GOAL: List the six input variables of the fuzzy inference system described in the abstract on mortgage loan valuation.
╭─ SELECTED TEXT
Mortgage loan valuation is inherently imprecise due to the linguistic and subjective nature of borrower creditworthiness, collateral condition, and macroeconomic indicators. This paper presents a comprehensive Mamdani-type fuzzy inference system (FIS) designed specifically for residential mortgage loan valuation. The proposed model incorporates six input variables—loan-to-value ratio, borrower credit score, debt-to-income ratio, employment stability index, property market volatility, and regional economic index—and produces a single composite loan risk score as output. The fuzzy rule base comprises 47 expert-derived IF-THEN rules. The system was evaluated against a dataset of 2,400 historical mortgage applications from the Kazakhstani banking sector spanning 2018–2023. Experimental results demonstrate that the proposed FIS achieves an accuracy of 91.3% and outperforms traditional logistic regression (83.7%) and neural network-based classifiers (88.9%) in terms of interpretability and regulatory compliance. This study contributes a transparent, auditable decision-support tool aligned with Basel III guidelines.

АННОТАЦИЯ

Оценка ипотечных кредитов по своей природе неточна из-за лингвистического и субъективного характера кредитоспособности заемщика, состояния залога и макроэкономических показателей. В данной статье представлена ​​комплексная нечеткая система вывода типа Мамдани (FIS), разработанная специально для оценки ипотечных кредитов на жилую недвижимость. Предложенная модель включает шесть входных переменных: соотношение суммы кредита к стоимости залога, кредитный рейтинг заемщика, соотношение долга к доходу, индекс стабильности занятости, волатильность рынка недвижимости и региональный экономический индекс, и выдает единый составной показатель риска кредита в качестве выходного результата. База нечетких правил включает 47 правил типа «ЕСЛИ-ТО», разработанных экспертами. Система была протестирована на наборе данных из 2400 исторических заявок на ипотечные кредиты из банковского сектора Казахстана за период 2018–2023 годов. Результаты экспериментов показывают, что предложенная система FIS достигает точности 91,3% и превосходит традиционную логистическую регрессию (83,7%) и классификаторы на основе нейронных сетей (88,9%) по интерпретируемости и соответствию нормативным требованиям. Данное исследование представляет собой прозрачный, поддающийся аудиту инструмент поддержки принятия решений, соответствующий рекомендациям Базель III.
╰─
╭─ SUPPLIED ENTRIES
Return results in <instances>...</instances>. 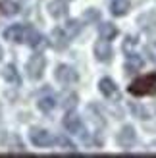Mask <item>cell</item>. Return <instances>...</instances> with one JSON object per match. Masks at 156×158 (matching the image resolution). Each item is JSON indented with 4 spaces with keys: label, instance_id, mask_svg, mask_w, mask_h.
<instances>
[{
    "label": "cell",
    "instance_id": "cell-1",
    "mask_svg": "<svg viewBox=\"0 0 156 158\" xmlns=\"http://www.w3.org/2000/svg\"><path fill=\"white\" fill-rule=\"evenodd\" d=\"M127 91L135 97H149V94H156V72L143 75L131 81V85L127 87Z\"/></svg>",
    "mask_w": 156,
    "mask_h": 158
},
{
    "label": "cell",
    "instance_id": "cell-2",
    "mask_svg": "<svg viewBox=\"0 0 156 158\" xmlns=\"http://www.w3.org/2000/svg\"><path fill=\"white\" fill-rule=\"evenodd\" d=\"M44 66H46L44 56H41V54H35V56L27 62V68H25L29 79H41V77H43V72H44Z\"/></svg>",
    "mask_w": 156,
    "mask_h": 158
},
{
    "label": "cell",
    "instance_id": "cell-3",
    "mask_svg": "<svg viewBox=\"0 0 156 158\" xmlns=\"http://www.w3.org/2000/svg\"><path fill=\"white\" fill-rule=\"evenodd\" d=\"M31 25H10L4 31V37L12 43H25Z\"/></svg>",
    "mask_w": 156,
    "mask_h": 158
},
{
    "label": "cell",
    "instance_id": "cell-4",
    "mask_svg": "<svg viewBox=\"0 0 156 158\" xmlns=\"http://www.w3.org/2000/svg\"><path fill=\"white\" fill-rule=\"evenodd\" d=\"M29 139L35 147H50L54 143V137L46 129H31Z\"/></svg>",
    "mask_w": 156,
    "mask_h": 158
},
{
    "label": "cell",
    "instance_id": "cell-5",
    "mask_svg": "<svg viewBox=\"0 0 156 158\" xmlns=\"http://www.w3.org/2000/svg\"><path fill=\"white\" fill-rule=\"evenodd\" d=\"M56 79L62 85H72L79 79V75H77V72L72 66H58L56 68Z\"/></svg>",
    "mask_w": 156,
    "mask_h": 158
},
{
    "label": "cell",
    "instance_id": "cell-6",
    "mask_svg": "<svg viewBox=\"0 0 156 158\" xmlns=\"http://www.w3.org/2000/svg\"><path fill=\"white\" fill-rule=\"evenodd\" d=\"M64 127L68 129V133H75V135H81L83 133V122L81 118L73 114V112H68L64 118Z\"/></svg>",
    "mask_w": 156,
    "mask_h": 158
},
{
    "label": "cell",
    "instance_id": "cell-7",
    "mask_svg": "<svg viewBox=\"0 0 156 158\" xmlns=\"http://www.w3.org/2000/svg\"><path fill=\"white\" fill-rule=\"evenodd\" d=\"M135 139H137L135 129H133V127H129V125H125V127H123V129L118 133V137H116L118 145H120V147H125V148L133 147V145H135Z\"/></svg>",
    "mask_w": 156,
    "mask_h": 158
},
{
    "label": "cell",
    "instance_id": "cell-8",
    "mask_svg": "<svg viewBox=\"0 0 156 158\" xmlns=\"http://www.w3.org/2000/svg\"><path fill=\"white\" fill-rule=\"evenodd\" d=\"M95 56L98 62H110L112 60V46L108 44V41H98L95 44Z\"/></svg>",
    "mask_w": 156,
    "mask_h": 158
},
{
    "label": "cell",
    "instance_id": "cell-9",
    "mask_svg": "<svg viewBox=\"0 0 156 158\" xmlns=\"http://www.w3.org/2000/svg\"><path fill=\"white\" fill-rule=\"evenodd\" d=\"M50 43H52V46H54V48L62 50V48H66V46H68V43H69V37L66 35V31H64V29L56 27V29L52 31V35H50Z\"/></svg>",
    "mask_w": 156,
    "mask_h": 158
},
{
    "label": "cell",
    "instance_id": "cell-10",
    "mask_svg": "<svg viewBox=\"0 0 156 158\" xmlns=\"http://www.w3.org/2000/svg\"><path fill=\"white\" fill-rule=\"evenodd\" d=\"M31 48H43V46H46V39L39 33L37 29L29 27V35H27V41H25Z\"/></svg>",
    "mask_w": 156,
    "mask_h": 158
},
{
    "label": "cell",
    "instance_id": "cell-11",
    "mask_svg": "<svg viewBox=\"0 0 156 158\" xmlns=\"http://www.w3.org/2000/svg\"><path fill=\"white\" fill-rule=\"evenodd\" d=\"M2 143L6 147V151H10V152H23V151H25V147H23L21 139L18 135H8Z\"/></svg>",
    "mask_w": 156,
    "mask_h": 158
},
{
    "label": "cell",
    "instance_id": "cell-12",
    "mask_svg": "<svg viewBox=\"0 0 156 158\" xmlns=\"http://www.w3.org/2000/svg\"><path fill=\"white\" fill-rule=\"evenodd\" d=\"M48 12L52 18H64L68 14V4L66 0H54V2L48 4Z\"/></svg>",
    "mask_w": 156,
    "mask_h": 158
},
{
    "label": "cell",
    "instance_id": "cell-13",
    "mask_svg": "<svg viewBox=\"0 0 156 158\" xmlns=\"http://www.w3.org/2000/svg\"><path fill=\"white\" fill-rule=\"evenodd\" d=\"M143 64H145V60L139 56V54H129L127 60H125V69L129 73H133V72H139V69L143 68Z\"/></svg>",
    "mask_w": 156,
    "mask_h": 158
},
{
    "label": "cell",
    "instance_id": "cell-14",
    "mask_svg": "<svg viewBox=\"0 0 156 158\" xmlns=\"http://www.w3.org/2000/svg\"><path fill=\"white\" fill-rule=\"evenodd\" d=\"M98 87H100V93H102L104 97H114V94L118 93V87H116V83L112 81V79H108V77L100 79Z\"/></svg>",
    "mask_w": 156,
    "mask_h": 158
},
{
    "label": "cell",
    "instance_id": "cell-15",
    "mask_svg": "<svg viewBox=\"0 0 156 158\" xmlns=\"http://www.w3.org/2000/svg\"><path fill=\"white\" fill-rule=\"evenodd\" d=\"M110 12L114 15H125L129 12V0H112Z\"/></svg>",
    "mask_w": 156,
    "mask_h": 158
},
{
    "label": "cell",
    "instance_id": "cell-16",
    "mask_svg": "<svg viewBox=\"0 0 156 158\" xmlns=\"http://www.w3.org/2000/svg\"><path fill=\"white\" fill-rule=\"evenodd\" d=\"M98 33H100V37L104 39V41H112V39L118 35V29H116V25L114 23H102V25L98 27Z\"/></svg>",
    "mask_w": 156,
    "mask_h": 158
},
{
    "label": "cell",
    "instance_id": "cell-17",
    "mask_svg": "<svg viewBox=\"0 0 156 158\" xmlns=\"http://www.w3.org/2000/svg\"><path fill=\"white\" fill-rule=\"evenodd\" d=\"M0 12L4 15H15L19 12V6L14 0H0Z\"/></svg>",
    "mask_w": 156,
    "mask_h": 158
},
{
    "label": "cell",
    "instance_id": "cell-18",
    "mask_svg": "<svg viewBox=\"0 0 156 158\" xmlns=\"http://www.w3.org/2000/svg\"><path fill=\"white\" fill-rule=\"evenodd\" d=\"M2 77L6 79L8 83H15V85L19 83V73H18V69H15V66H12V64H8V66L4 68Z\"/></svg>",
    "mask_w": 156,
    "mask_h": 158
},
{
    "label": "cell",
    "instance_id": "cell-19",
    "mask_svg": "<svg viewBox=\"0 0 156 158\" xmlns=\"http://www.w3.org/2000/svg\"><path fill=\"white\" fill-rule=\"evenodd\" d=\"M37 104H39V108H41L43 112H50V110H54V106H56V98H54L52 94L50 97H43V98H39Z\"/></svg>",
    "mask_w": 156,
    "mask_h": 158
},
{
    "label": "cell",
    "instance_id": "cell-20",
    "mask_svg": "<svg viewBox=\"0 0 156 158\" xmlns=\"http://www.w3.org/2000/svg\"><path fill=\"white\" fill-rule=\"evenodd\" d=\"M64 31H66V35L72 39V37H75L77 33L81 31V23L77 21V19H69L68 23H66V27H64Z\"/></svg>",
    "mask_w": 156,
    "mask_h": 158
},
{
    "label": "cell",
    "instance_id": "cell-21",
    "mask_svg": "<svg viewBox=\"0 0 156 158\" xmlns=\"http://www.w3.org/2000/svg\"><path fill=\"white\" fill-rule=\"evenodd\" d=\"M139 23L143 25V29H152V27H156V14L152 12V14L141 15V18H139Z\"/></svg>",
    "mask_w": 156,
    "mask_h": 158
},
{
    "label": "cell",
    "instance_id": "cell-22",
    "mask_svg": "<svg viewBox=\"0 0 156 158\" xmlns=\"http://www.w3.org/2000/svg\"><path fill=\"white\" fill-rule=\"evenodd\" d=\"M56 143H58L62 148H64V151H68V152H75V151H77L75 145H73V143H72V141H69L66 135H60V137L56 139Z\"/></svg>",
    "mask_w": 156,
    "mask_h": 158
},
{
    "label": "cell",
    "instance_id": "cell-23",
    "mask_svg": "<svg viewBox=\"0 0 156 158\" xmlns=\"http://www.w3.org/2000/svg\"><path fill=\"white\" fill-rule=\"evenodd\" d=\"M75 104H77V94L69 93V94H66V97H64V102H62V106H64L66 110H73Z\"/></svg>",
    "mask_w": 156,
    "mask_h": 158
},
{
    "label": "cell",
    "instance_id": "cell-24",
    "mask_svg": "<svg viewBox=\"0 0 156 158\" xmlns=\"http://www.w3.org/2000/svg\"><path fill=\"white\" fill-rule=\"evenodd\" d=\"M135 44H137V39H135V37H127V39H125V43H123V50L129 52Z\"/></svg>",
    "mask_w": 156,
    "mask_h": 158
},
{
    "label": "cell",
    "instance_id": "cell-25",
    "mask_svg": "<svg viewBox=\"0 0 156 158\" xmlns=\"http://www.w3.org/2000/svg\"><path fill=\"white\" fill-rule=\"evenodd\" d=\"M85 19H87V21H95V19H98V12L91 8V10H89L87 14H85Z\"/></svg>",
    "mask_w": 156,
    "mask_h": 158
},
{
    "label": "cell",
    "instance_id": "cell-26",
    "mask_svg": "<svg viewBox=\"0 0 156 158\" xmlns=\"http://www.w3.org/2000/svg\"><path fill=\"white\" fill-rule=\"evenodd\" d=\"M0 60H2V48H0Z\"/></svg>",
    "mask_w": 156,
    "mask_h": 158
}]
</instances>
╰─
EXERCISE SOLUTION:
1. Loan-to-value ratio
2. Borrower credit score
3. Debt-to-income ratio
4. Employment stability index
5. Property market volatility
6. Regional economic index